Required task |
Give the data below again exactly as it stands. Omit the pictures.
_ _ _ _ _ _ _
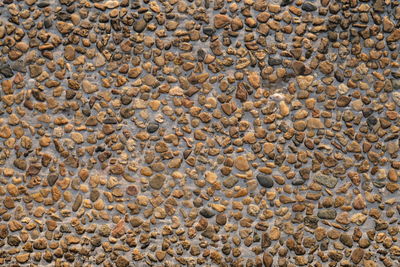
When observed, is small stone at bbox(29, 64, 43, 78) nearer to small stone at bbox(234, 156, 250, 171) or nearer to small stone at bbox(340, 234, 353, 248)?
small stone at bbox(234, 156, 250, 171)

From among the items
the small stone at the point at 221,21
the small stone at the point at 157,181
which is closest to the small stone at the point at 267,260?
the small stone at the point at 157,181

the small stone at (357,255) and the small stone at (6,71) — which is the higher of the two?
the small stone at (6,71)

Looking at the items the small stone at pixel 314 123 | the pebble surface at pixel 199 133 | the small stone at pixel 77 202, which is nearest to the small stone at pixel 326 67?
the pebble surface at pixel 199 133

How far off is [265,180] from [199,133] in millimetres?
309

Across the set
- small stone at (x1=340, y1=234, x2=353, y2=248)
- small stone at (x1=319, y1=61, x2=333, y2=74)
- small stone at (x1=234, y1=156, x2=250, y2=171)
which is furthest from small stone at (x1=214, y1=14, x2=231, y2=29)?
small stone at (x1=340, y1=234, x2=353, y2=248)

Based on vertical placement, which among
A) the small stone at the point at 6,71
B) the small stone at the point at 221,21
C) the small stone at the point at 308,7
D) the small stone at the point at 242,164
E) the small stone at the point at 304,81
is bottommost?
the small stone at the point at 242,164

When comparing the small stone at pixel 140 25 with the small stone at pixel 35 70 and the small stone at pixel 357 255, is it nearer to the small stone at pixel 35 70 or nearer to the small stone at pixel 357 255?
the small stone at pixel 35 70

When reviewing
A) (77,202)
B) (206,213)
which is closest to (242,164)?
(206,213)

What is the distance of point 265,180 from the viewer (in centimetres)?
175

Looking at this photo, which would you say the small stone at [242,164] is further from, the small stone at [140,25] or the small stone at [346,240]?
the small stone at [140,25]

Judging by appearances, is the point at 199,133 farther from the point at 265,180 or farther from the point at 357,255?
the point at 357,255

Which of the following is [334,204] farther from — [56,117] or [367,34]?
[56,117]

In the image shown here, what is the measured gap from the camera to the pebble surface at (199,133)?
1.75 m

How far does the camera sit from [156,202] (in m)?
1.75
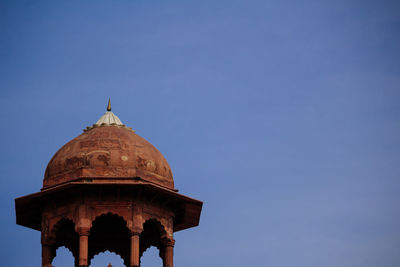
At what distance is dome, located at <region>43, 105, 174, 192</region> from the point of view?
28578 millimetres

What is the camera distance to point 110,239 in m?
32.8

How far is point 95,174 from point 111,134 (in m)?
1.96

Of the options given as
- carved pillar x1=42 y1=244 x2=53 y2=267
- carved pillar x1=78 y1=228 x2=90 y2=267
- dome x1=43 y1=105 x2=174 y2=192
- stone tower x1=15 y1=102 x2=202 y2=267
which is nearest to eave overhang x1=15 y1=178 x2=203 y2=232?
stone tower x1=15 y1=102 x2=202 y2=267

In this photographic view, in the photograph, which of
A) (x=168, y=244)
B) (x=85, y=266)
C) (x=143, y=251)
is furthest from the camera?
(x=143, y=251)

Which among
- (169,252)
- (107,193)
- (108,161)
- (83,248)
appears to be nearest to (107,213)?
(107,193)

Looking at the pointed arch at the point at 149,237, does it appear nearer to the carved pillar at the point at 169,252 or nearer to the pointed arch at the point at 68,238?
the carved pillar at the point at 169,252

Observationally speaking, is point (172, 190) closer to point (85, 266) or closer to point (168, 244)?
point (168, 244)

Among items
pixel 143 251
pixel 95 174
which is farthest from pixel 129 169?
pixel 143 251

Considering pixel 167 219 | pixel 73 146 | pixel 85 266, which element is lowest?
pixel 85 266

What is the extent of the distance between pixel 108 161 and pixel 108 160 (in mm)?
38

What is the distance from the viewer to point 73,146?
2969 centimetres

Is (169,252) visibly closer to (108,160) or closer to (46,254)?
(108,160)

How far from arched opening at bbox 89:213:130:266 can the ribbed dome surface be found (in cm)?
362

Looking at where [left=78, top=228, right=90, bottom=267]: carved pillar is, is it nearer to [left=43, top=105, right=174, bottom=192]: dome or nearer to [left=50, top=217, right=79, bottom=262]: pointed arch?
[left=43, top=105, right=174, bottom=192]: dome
_ _ _ _ _ _ _
Solution to this task |
When observed, is small stone at bbox(29, 64, 43, 78) nearer to small stone at bbox(234, 156, 250, 171) or nearer to small stone at bbox(340, 234, 353, 248)?
small stone at bbox(234, 156, 250, 171)

From among the items
the small stone at the point at 221,21
the small stone at the point at 157,181
which is closest to the small stone at the point at 267,260?
the small stone at the point at 157,181

the small stone at (357,255) and the small stone at (6,71) — which is the higher of the two?
the small stone at (6,71)

Looking at the items the small stone at pixel 314 123 | the pebble surface at pixel 199 133 | the small stone at pixel 77 202, which is nearest to the small stone at pixel 326 67?
the pebble surface at pixel 199 133

How far off is [265,180] from [199,133] in millimetres?
309

Across the set
- small stone at (x1=340, y1=234, x2=353, y2=248)
- small stone at (x1=319, y1=61, x2=333, y2=74)
- small stone at (x1=234, y1=156, x2=250, y2=171)
which is furthest from small stone at (x1=214, y1=14, x2=231, y2=29)?
small stone at (x1=340, y1=234, x2=353, y2=248)

Based on vertical placement, which among
A) the small stone at the point at 6,71
B) the small stone at the point at 221,21
C) the small stone at the point at 308,7
D) the small stone at the point at 242,164
E) the small stone at the point at 304,81
is bottommost?
the small stone at the point at 242,164

When comparing the small stone at pixel 140 25 with the small stone at pixel 35 70 and the small stone at pixel 357 255, is it nearer to the small stone at pixel 35 70 or nearer to the small stone at pixel 357 255?
the small stone at pixel 35 70

When reviewing
A) (77,202)
B) (206,213)
which is closest to (242,164)?
(206,213)

What is the distance of point 265,180 from the viewer (in centimetres)?
175

Looking at this photo, which would you say the small stone at [242,164] is further from, the small stone at [140,25] or the small stone at [346,240]?
the small stone at [140,25]

Judging by appearances, is the point at 199,133 farther from the point at 265,180 or farther from the point at 357,255?
the point at 357,255

Which of the following is [334,204] farther from — [56,117] or [367,34]?
[56,117]

In the image shown here, what is the measured gap from the camera to the pebble surface at (199,133)?
1.75 m

How far does the camera sit from [156,202] (in m)?
1.75
At what distance is dome, located at <region>43, 105, 174, 192</region> from the point of view?
28578 millimetres

What is the camera distance to point 110,239 in m?
32.8

How far is point 95,174 from point 111,134 (in m)?
1.96

Of the options given as
- carved pillar x1=42 y1=244 x2=53 y2=267
- carved pillar x1=78 y1=228 x2=90 y2=267
- dome x1=43 y1=105 x2=174 y2=192
- stone tower x1=15 y1=102 x2=202 y2=267
which is nearest to eave overhang x1=15 y1=178 x2=203 y2=232?
stone tower x1=15 y1=102 x2=202 y2=267

In this photographic view, in the photograph, which of
A) (x=168, y=244)
B) (x=85, y=266)
C) (x=143, y=251)
is furthest from the camera?
(x=143, y=251)

Which among
- (169,252)
- (107,193)
- (108,161)
- (83,248)
appears to be nearest to (107,213)?
(107,193)

Looking at the pointed arch at the point at 149,237, does it appear nearer to the carved pillar at the point at 169,252 or nearer to the pointed arch at the point at 68,238?
the carved pillar at the point at 169,252

Observationally speaking, is point (172, 190) closer to point (85, 266) or closer to point (168, 244)?
point (168, 244)

Among items
pixel 143 251
pixel 95 174
which is farthest from pixel 129 169?
pixel 143 251

Considering pixel 167 219 | pixel 73 146 | pixel 85 266, which element is lowest?
pixel 85 266

What is the extent of the distance between pixel 108 161 and pixel 108 160 (in mm)?
38

What is the distance from the viewer to point 73,146?
2969 centimetres

Is (169,252) visibly closer to (108,160) or closer to (46,254)?
(108,160)

How far from arched opening at bbox 89:213:130:266 can the ribbed dome surface be found (in cm)?
362

Looking at where [left=78, top=228, right=90, bottom=267]: carved pillar is, is it nearer to [left=43, top=105, right=174, bottom=192]: dome or nearer to [left=50, top=217, right=79, bottom=262]: pointed arch?
[left=43, top=105, right=174, bottom=192]: dome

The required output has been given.